ЗАДАЧА A: Перепишите записи со строки, где стоит «With respect to», по строку с «27 centimetres» включительно, заменив «hind leg» на «back leg» и ничего больше не меняя. Выведите только эти строки.

ИСХОДНЫЙ ТЕКСТ:
--------------------------------

Зое Емельяновне уже 83–й год. Она одна из старожилов Ивенца. Особенно трогает ее рассказ, как еще при советской власти выдала съехавшемуся в район партийному начальству: люди в костел ходили и ходить будут! А местной власти нужно смотреть на то, что горы мусора вокруг поселка. Что на улицу вечером выйти страшно — побьют и ограбят.


Бабушка Зоя немало пострадала за этот костел — считает себя истинно верующей. В Ивенце она — авторитетный человек. Всегда говорит то, что на уме. Остра на язык до того, что не каждую ее фразу решусь положить на газетную полосу. Но вот общая суть суждений: «Я не политик, но понимаю только одно: делить поляков на поляков хороших и плохих, искать виноватых — дурное дело. Было уже так. Там мама — тут тата, там сын, а тут жонка. Так и теперь кому–то неймется»...


Зоя Емельяновна помнит много. Вспоминает о войне. О тех, кто похоронен на местном кладбище. Складывается впечатление, что может написать родословную всего поселка. Отсюда и особая пронзительность ее вопроса:


— Ежели ты «прэзэс», так почему за 15 лет хотя бы табличку не сделала тем, кто спас Ивенец? Почему бы по старой могилке в год не подделать? Да не до этого Терезе.


Умудренный годами вердикт безжалостный: «Не хотят они, чтобы «польский дом» был для всех. Для молодежи — чтобы она тут польский язык учила. Для всех людей. А хотели сделать «польский дом», как я говорю, для клопов и тараканов. Чтобы можно было что–то схватить. Вот и хватают».


Свою мысль моя собеседница развивает образно: «Вы живете в хорошем доме. А я прихожу в ваш дом и ставлю печь. Сажусь на нее и говорю: это моя печь в вашем доме. А надо жить так, как живет этот дом. И эта земля». Тут Зоя Емельяновна достает газету Союза поляков. Там статья про Беларусь.


— Я статью Терезе показывала. А она мне — «это же хлусня лукашенковская». «Слушай, — говорю, — а ты чей хлеб ешь? Ты же и тетю к себе из Польши привезла на два года старшую меня. На этот хлеб. Так почему ты к ней не уехала?»

--------------------------------

(Данные вопросов на пространственное мышление)

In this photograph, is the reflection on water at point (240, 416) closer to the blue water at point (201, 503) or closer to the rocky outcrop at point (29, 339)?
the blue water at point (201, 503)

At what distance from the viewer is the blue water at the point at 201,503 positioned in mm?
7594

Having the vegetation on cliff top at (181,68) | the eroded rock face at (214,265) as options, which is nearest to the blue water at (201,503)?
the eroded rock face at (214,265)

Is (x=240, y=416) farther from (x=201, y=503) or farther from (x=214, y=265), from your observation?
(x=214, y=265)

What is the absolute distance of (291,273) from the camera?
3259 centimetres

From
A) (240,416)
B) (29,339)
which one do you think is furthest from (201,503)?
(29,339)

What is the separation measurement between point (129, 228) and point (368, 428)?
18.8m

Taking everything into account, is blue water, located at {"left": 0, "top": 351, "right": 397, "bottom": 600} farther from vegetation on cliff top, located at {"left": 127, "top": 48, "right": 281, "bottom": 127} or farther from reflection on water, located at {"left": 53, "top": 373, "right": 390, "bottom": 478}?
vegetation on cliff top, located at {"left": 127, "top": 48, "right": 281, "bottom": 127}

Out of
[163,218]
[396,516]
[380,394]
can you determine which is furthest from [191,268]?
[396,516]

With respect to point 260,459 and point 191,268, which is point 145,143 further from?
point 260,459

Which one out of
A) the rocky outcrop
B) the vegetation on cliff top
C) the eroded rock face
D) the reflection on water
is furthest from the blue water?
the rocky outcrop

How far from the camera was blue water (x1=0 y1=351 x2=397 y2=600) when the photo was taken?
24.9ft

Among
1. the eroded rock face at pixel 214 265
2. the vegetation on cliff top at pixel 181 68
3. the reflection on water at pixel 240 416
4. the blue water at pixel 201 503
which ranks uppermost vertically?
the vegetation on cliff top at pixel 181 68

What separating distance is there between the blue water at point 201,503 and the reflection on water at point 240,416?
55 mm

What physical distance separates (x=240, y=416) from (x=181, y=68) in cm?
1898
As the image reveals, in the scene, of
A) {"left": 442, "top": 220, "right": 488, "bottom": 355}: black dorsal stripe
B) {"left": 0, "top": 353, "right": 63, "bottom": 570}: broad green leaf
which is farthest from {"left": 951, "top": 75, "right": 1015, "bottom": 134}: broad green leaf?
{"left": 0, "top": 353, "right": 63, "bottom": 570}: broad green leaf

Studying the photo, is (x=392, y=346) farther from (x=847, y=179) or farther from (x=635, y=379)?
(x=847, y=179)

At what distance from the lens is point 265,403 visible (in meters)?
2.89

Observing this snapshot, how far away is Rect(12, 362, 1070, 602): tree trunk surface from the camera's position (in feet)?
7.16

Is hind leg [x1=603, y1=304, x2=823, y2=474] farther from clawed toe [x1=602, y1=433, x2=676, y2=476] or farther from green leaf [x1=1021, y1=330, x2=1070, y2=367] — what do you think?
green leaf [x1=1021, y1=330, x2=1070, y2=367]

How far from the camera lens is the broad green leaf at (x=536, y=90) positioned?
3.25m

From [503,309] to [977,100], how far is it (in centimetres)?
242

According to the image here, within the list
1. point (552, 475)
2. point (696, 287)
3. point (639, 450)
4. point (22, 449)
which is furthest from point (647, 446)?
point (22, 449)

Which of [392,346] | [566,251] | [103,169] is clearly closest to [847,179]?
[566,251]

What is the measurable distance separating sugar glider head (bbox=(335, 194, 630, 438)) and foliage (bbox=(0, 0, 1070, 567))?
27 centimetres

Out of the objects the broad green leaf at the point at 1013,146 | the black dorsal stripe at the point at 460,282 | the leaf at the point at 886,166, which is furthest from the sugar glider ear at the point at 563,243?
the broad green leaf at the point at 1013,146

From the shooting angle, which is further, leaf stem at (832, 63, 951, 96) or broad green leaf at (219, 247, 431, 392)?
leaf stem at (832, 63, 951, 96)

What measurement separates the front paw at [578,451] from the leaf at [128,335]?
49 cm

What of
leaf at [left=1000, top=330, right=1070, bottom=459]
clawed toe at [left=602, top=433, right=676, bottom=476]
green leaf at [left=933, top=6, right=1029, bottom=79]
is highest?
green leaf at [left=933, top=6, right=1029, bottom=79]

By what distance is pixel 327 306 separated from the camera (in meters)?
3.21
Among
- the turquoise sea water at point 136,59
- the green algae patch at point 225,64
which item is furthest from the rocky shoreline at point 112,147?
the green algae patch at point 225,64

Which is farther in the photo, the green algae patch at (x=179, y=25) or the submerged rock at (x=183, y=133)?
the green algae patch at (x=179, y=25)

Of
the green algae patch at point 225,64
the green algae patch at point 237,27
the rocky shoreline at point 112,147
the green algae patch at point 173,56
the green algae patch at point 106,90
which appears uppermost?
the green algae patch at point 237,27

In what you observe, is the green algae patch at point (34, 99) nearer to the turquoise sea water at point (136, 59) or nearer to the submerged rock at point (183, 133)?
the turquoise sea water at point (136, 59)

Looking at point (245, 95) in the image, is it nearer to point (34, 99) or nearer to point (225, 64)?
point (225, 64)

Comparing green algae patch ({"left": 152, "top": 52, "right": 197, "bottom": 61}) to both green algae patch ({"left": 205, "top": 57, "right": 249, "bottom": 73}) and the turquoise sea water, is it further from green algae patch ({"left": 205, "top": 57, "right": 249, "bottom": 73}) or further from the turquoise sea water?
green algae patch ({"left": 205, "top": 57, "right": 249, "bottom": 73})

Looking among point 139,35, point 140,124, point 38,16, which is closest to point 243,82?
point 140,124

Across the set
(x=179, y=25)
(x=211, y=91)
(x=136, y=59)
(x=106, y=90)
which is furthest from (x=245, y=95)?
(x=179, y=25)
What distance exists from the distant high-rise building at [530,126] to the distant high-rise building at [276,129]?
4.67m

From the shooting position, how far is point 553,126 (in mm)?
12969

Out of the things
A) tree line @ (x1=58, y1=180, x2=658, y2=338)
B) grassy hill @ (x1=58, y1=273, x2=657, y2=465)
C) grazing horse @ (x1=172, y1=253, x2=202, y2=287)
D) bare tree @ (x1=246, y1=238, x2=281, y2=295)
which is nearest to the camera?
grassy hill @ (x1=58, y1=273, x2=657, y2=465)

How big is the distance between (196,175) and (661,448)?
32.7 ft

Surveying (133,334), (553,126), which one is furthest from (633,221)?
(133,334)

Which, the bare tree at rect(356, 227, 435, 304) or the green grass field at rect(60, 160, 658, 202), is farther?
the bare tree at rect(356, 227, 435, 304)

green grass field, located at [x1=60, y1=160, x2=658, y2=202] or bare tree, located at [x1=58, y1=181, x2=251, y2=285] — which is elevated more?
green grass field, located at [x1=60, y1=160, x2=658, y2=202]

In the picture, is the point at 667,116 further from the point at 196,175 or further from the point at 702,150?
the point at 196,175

--------------------------------

ЗАДАЧА B: Назовите все географические названия, упомянутые в тексте о Зое Емельяновне.

ПРАВИЛЬНЫЙ ОТВЕТ A:
With respect to point 260,459 and point 191,268, which is point 145,143 further from?
point 260,459

Which one out of
A) the rocky outcrop
B) the vegetation on cliff top
C) the eroded rock face
D) the reflection on water
is furthest from the blue water?
the rocky outcrop

How far from the camera was blue water (x1=0 y1=351 x2=397 y2=600) when the photo was taken?
24.9ft

Among
1. the eroded rock face at pixel 214 265
2. the vegetation on cliff top at pixel 181 68
3. the reflection on water at pixel 240 416
4. the blue water at pixel 201 503
which ranks uppermost vertically?
the vegetation on cliff top at pixel 181 68

What separating distance is there between the blue water at point 201,503 and the reflection on water at point 240,416?
55 mm

What physical distance separates (x=240, y=416) from (x=181, y=68) in cm?
1898
As the image reveals, in the scene, of
A) {"left": 442, "top": 220, "right": 488, "bottom": 355}: black dorsal stripe
B) {"left": 0, "top": 353, "right": 63, "bottom": 570}: broad green leaf
which is farthest from {"left": 951, "top": 75, "right": 1015, "bottom": 134}: broad green leaf?
{"left": 0, "top": 353, "right": 63, "bottom": 570}: broad green leaf

Studying the photo, is (x=392, y=346) farther from (x=847, y=179) or farther from (x=635, y=379)?
(x=847, y=179)

At what distance from the lens is point 265,403 visible (in meters)?
2.89

Observing this snapshot, how far away is Rect(12, 362, 1070, 602): tree trunk surface from the camera's position (in feet)?
7.16

Is back leg [x1=603, y1=304, x2=823, y2=474] farther from clawed toe [x1=602, y1=433, x2=676, y2=476] or farther from green leaf [x1=1021, y1=330, x2=1070, y2=367] — what do you think?
green leaf [x1=1021, y1=330, x2=1070, y2=367]

How far from the camera lens is the broad green leaf at (x=536, y=90) positioned?
3.25m

From [503,309] to [977,100], how far is it (in centimetres)?
242

According to the image here, within the list
1. point (552, 475)
2. point (696, 287)
3. point (639, 450)
4. point (22, 449)
which is furthest from point (647, 446)?
point (22, 449)

Which of [392,346] | [566,251] | [103,169] is clearly closest to [847,179]?
[566,251]

What is the measurable distance separating sugar glider head (bbox=(335, 194, 630, 438)) and foliage (bbox=(0, 0, 1070, 567))?
27 centimetres

ПРАВИЛЬНЫЙ ОТВЕТ B: Ивенец, Беларусь, Польша